2012年 - エルガー・エッシャー

写真展でエルガー・エッシャーの作品に出会うと、まるで19世紀絵画がまぎれ込んでいるような感覚を持たれるかもしれない。たしかに彼の作品には、フローベールやモーパッサンが描写した自然美の世界へと我々を誘う、リアリズム溢れる秀逸な風景が表現されている。それでもエルガー・エッシャーは歴とした写真家である。

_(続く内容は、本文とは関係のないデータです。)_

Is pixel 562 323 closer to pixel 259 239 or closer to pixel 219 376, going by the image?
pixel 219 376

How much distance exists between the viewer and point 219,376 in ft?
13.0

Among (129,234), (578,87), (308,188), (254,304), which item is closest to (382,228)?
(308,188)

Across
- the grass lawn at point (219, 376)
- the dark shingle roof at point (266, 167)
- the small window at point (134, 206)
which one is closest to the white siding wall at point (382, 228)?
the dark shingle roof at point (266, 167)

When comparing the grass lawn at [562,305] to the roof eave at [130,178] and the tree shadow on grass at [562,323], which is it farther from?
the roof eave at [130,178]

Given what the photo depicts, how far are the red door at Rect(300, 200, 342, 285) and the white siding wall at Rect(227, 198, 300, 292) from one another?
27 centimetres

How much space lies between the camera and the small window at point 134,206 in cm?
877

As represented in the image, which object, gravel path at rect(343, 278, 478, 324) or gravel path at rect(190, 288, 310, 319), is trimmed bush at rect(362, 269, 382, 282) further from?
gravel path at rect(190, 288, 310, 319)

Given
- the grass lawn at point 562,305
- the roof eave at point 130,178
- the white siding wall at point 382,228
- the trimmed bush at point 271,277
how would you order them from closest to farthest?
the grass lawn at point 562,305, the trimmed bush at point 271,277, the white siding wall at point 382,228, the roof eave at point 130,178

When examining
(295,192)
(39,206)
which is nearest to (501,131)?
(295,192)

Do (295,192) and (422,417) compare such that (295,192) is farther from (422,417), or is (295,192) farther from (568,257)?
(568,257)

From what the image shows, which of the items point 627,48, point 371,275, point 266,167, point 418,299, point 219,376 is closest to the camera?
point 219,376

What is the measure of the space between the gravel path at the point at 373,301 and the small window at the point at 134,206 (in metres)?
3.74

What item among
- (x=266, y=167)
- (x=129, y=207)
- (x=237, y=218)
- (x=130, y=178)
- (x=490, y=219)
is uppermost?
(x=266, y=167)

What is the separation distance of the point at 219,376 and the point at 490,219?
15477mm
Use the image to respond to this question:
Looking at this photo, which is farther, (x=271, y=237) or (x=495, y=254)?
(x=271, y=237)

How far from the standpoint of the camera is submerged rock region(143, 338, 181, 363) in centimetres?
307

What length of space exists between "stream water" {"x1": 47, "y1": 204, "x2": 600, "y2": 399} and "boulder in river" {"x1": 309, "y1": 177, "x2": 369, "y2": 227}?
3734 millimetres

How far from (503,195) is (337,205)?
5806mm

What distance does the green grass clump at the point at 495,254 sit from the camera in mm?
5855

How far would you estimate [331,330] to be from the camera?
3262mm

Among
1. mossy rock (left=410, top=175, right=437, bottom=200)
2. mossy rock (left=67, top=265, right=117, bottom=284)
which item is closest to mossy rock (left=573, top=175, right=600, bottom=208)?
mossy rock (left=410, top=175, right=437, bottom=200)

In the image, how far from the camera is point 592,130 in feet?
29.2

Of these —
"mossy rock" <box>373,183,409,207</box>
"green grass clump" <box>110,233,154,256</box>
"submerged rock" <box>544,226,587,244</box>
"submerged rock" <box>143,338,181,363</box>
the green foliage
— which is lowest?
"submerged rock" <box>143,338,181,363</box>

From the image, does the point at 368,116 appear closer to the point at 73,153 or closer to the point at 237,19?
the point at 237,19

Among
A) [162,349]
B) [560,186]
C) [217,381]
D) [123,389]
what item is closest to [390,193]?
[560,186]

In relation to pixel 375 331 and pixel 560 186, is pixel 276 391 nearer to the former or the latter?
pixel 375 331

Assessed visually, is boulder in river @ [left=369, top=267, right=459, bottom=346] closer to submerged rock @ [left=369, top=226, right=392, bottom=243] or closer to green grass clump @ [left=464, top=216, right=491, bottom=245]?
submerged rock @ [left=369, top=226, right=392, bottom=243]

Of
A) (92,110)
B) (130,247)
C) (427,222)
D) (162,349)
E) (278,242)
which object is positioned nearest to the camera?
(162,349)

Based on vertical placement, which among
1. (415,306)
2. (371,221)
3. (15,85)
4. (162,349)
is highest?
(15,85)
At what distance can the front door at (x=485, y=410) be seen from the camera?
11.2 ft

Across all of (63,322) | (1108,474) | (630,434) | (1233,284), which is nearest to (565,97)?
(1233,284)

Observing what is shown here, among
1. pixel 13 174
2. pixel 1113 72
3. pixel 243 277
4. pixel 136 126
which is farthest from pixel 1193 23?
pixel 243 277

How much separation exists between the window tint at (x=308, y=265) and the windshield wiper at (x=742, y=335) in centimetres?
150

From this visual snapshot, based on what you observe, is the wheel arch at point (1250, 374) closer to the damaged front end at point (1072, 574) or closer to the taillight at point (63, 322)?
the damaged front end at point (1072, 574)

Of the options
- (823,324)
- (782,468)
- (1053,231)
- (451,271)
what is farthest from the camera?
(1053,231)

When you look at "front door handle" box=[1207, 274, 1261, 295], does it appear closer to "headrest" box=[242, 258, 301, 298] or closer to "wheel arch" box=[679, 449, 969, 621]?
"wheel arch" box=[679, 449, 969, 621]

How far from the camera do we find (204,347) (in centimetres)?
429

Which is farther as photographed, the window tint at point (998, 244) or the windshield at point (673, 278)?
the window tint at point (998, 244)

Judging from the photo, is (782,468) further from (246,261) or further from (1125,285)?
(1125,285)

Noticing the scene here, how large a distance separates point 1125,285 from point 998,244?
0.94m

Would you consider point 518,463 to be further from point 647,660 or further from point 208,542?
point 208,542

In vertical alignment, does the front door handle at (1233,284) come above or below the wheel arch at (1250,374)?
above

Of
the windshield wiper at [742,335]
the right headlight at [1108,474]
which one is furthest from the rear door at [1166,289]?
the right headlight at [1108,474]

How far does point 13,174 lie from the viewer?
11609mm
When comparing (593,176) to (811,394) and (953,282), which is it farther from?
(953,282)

1967年、写真家の母と作家の父の間に生まれ、エルガー・エッシャーは幼少期をローマで過ごす。その後はデュッセルドルフのクンスト美術アカデミーでベルント・ベッヒャーに師事。プーサンやル・ロランの絵画作品に傾倒し、加えてイタリア庭園技師への深い造詣を深めていたことから、まるで絵画を描くように撮影するアーティストとして頭角を現わす。

彼の映像はデリケートな陶酔感をもたらし、世界中のアートスペースで高い人気を博している。
我々も当初はそちらに関心を寄せていたが、ラフィット2012年のグリーティングカードには、彼特有のもうひとつの表現作品が採用された。深みのある黒白とグレーのニュアンスの絶妙さ。写真芸術の重要課題そのものである光の描写。